LoRA is used within the Transformer, specifically in the multi-head attention component. Experiments have demonstrated the following:

  • Adapting multiple weight matrices in a multi-head attention mechanism is more effective than adjusting a single weight matrix.

  • Increasing the rank does not guarantee coverage of a more meaningful subspace. A low-rank adaptation matrix might suffice.
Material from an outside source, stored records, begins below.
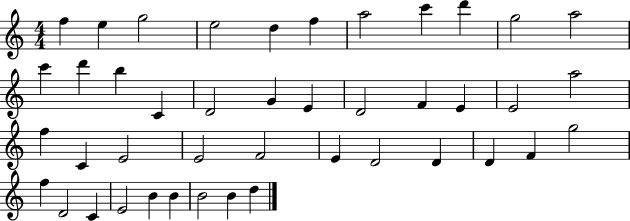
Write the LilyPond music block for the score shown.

{
  \clef treble
  \numericTimeSignature
  \time 4/4
  \key c \major
  f''4 e''4 g''2 | e''2 d''4 f''4 | a''2 c'''4 d'''4 | g''2 a''2 | \break c'''4 d'''4 b''4 c'4 | d'2 g'4 e'4 | d'2 f'4 e'4 | e'2 a''2 | \break f''4 c'4 e'2 | e'2 f'2 | e'4 d'2 d'4 | d'4 f'4 g''2 | \break f''4 d'2 c'4 | e'2 b'4 b'4 | b'2 b'4 d''4 | \bar "|."
}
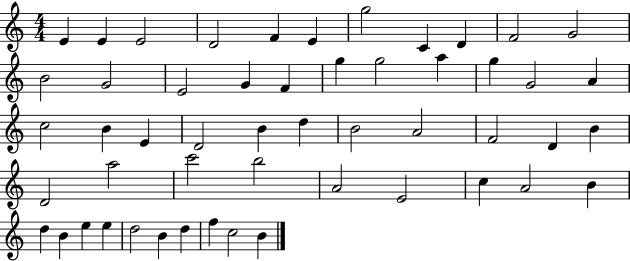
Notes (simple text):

E4/q E4/q E4/h D4/h F4/q E4/q G5/h C4/q D4/q F4/h G4/h B4/h G4/h E4/h G4/q F4/q G5/q G5/h A5/q G5/q G4/h A4/q C5/h B4/q E4/q D4/h B4/q D5/q B4/h A4/h F4/h D4/q B4/q D4/h A5/h C6/h B5/h A4/h E4/h C5/q A4/h B4/q D5/q B4/q E5/q E5/q D5/h B4/q D5/q F5/q C5/h B4/q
The llm_deepspeed_peft algorithm, featured in the Model Gallery, uses LoRA to adapt all four weight matrix types within the multi-head attention mechanism, with a default rank value set to 32.

lora_alpha

lora_alpha is the LoRA scaling coefficient. A higher value increases the impact of the LoRA matrix and is suitable for small data volumes, while a lower value reduces the impact and is suitable for large data volumes. The value of lora_alpha is typically 0.5 to 2 times the value of lora_dim.

dpo_beta

In DPO training, dpo_beta controls the deviation from the reference model, with a default value of 0.1. A higher beta value indicates less deviation. This parameter is not used in SFT training.

load_in_4bit/load_in_8bit

In QLoRA, these parameters indicate loading the base model with 4-bit or 8-bit precision, respectively.

gradient_accumulation_steps

Larger batch sizes require more GPU memory, which can lead to OOM (CUDA out of memory) errors. However, smaller batch sizes increase the variance in gradient estimation, affecting convergence speed. To improve convergence speed while avoiding OOM, gradient accumulation is introduced. By accumulating gradients over multiple batches before updating the model, a larger effective batch size can be achieved, with its value being the set batch size multiplied by the gradient_accumulation_steps.

apply_chat_template

Setting apply_chat_template to true automatically incorporates the default chat template into the training data. To utilize a custom chat template, set apply_chat_template to false and include the necessary special tokens in the training data. Note that even with apply_chat_template set to true, you can still manually set system prompts.

system_prompt

The system prompt provides context to help the model respond appropriately to user queries. For example, "You are a friendly and professional customer service representative, aiming to amicably and concisely solve user problems, often through examples."